Explore relationships in tricky CSVs with the no-code file uploader, now with multi-column mode via hypergraphs!

Posted by Graphistry Staff on May 11, 2021

Enabling quick no-code and low-code investigations of relationships in data is priority #1 for Graphistry this year. Our recent no-code file uploader first solved a simple top scenario: when a table has 2 columns to link, like src_ip and dest_ip, or say user_id and page_id, explore it as a graph. Within a few clicks, you could explore the generated visualizations with all the features of Graphistry’s core platform: rich interactive visuals, no-code controls, GPU acceleration, web-friendly sharing, and more.

Get started now! Try on a CSV

Challenging many graph and relationship analysis tools, most data tables have more than 2 columns, so it is important to make it easy to explore 3 or more columns. For example, it should be easy to simultaneously explore relationships acrosss columns like src_ip, dest_ip, user_id, alert and country. Before, people would have to generate multiple 2-column graphs, or turn to a coding solution like our PyGraphistry Python API’s hypergraph transform (now with multi-GPU support!). The latest update to Graphistry’s file uploader brings hypergraph capabilities to the UI. Hypergraphs make many common cases a lot easier by automatically turning multi-column tables into graphs!

Any CSV/XLS should work. For this article, we’ll revisit the case of a device activity log from a security honeypot (credit: Mike Sconzo’s SecRepo.com).

1. Drag-and-drop your data… and that’s it!

After you have a Graphistry account (self-host or free for non-sensitive data on Graphistry Hub), head to the new file uploader.

Drag-and-drop your file. Almost by magic, that is enough to start visually exploring your the relationships in your data directly as a graph! Scroll down to the bottom of the page: Graphistry waits a few seconds to make sure you are done, and then shows a visualization you can start exploring. (If using a multi-sheet XLS, Graphistry defaults to the first sheet, which you can switch later.)

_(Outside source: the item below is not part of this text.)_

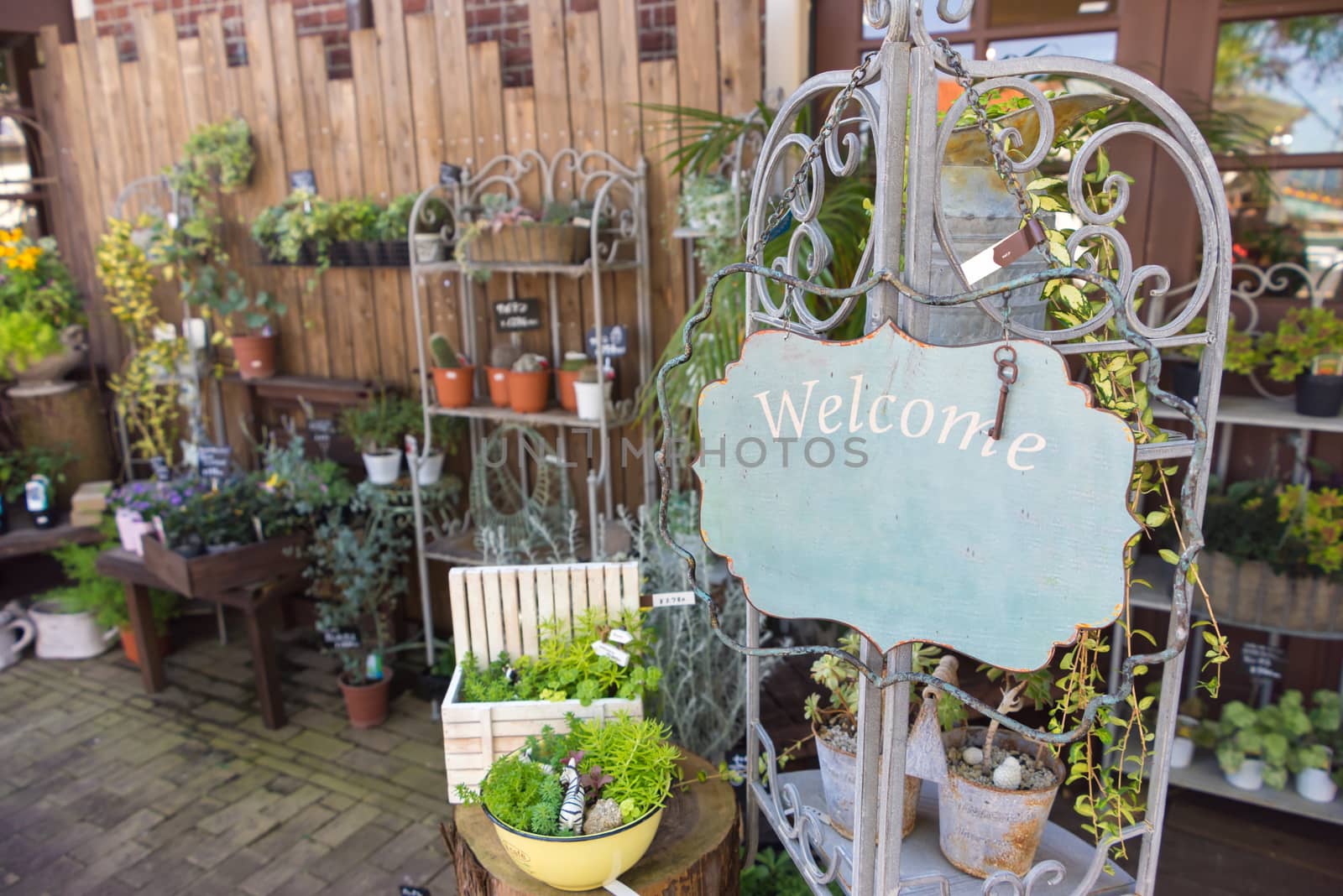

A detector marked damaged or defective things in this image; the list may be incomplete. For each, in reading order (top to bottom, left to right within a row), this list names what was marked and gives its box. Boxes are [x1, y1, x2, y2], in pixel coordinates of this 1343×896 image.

rusty key [987, 344, 1021, 443]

In this case, we quickly see 2 IP addresses are at the heart of the honey pot activity. Furthermore, we see both have frequently recurring vulnerabilities near them: MaxDB, NetAPI. Savvy readers may recognize those 2 IP addresses, “172.*.*.*”, as internal devices, so those are our honeypots luring in hackers. With almost no work, we are instantly seeing the top entities, patterns, and outliers across multiple data columns.

Figure: Drag-and-drop a CSV to automatically generate a graph visualization

Under-the-hood, Graphistry’s hypergraph transform enables our UI to skip any initial manual configuration. Hypergraphs are a fancy way of saying a table row links multiple entities (columns). For example, if there are two IP addresses mentioned on a table row, they turn into nodes, and get linked together. Likewise, if another row mentions one of the IPs again, and this time with some alert name, the alert gets extracted as entity too, and gets linked to the existing node for the IP. Hypergraphs automatically turn data tables into knowledge graphs in an intuitive and visual way.

Instead of simply linking all the table cells together, which can be overwhelming, Graphistry is a bit smarter. It will pick the first table in your dataset and inspect the columns to guess which ones to use, and how to link them together. For example, columns with words like “name”, “ID”, and “alert” are likely to be entities. Even more subtle, columns like “src_abc” and “to_xyz” are also likely referring to entities worth showing and linking. Upon inferring this configuration, you receive an interactive visualization preview at the bottom of the screen, and can use the subsequent UI controls to modify the auto-filled settings.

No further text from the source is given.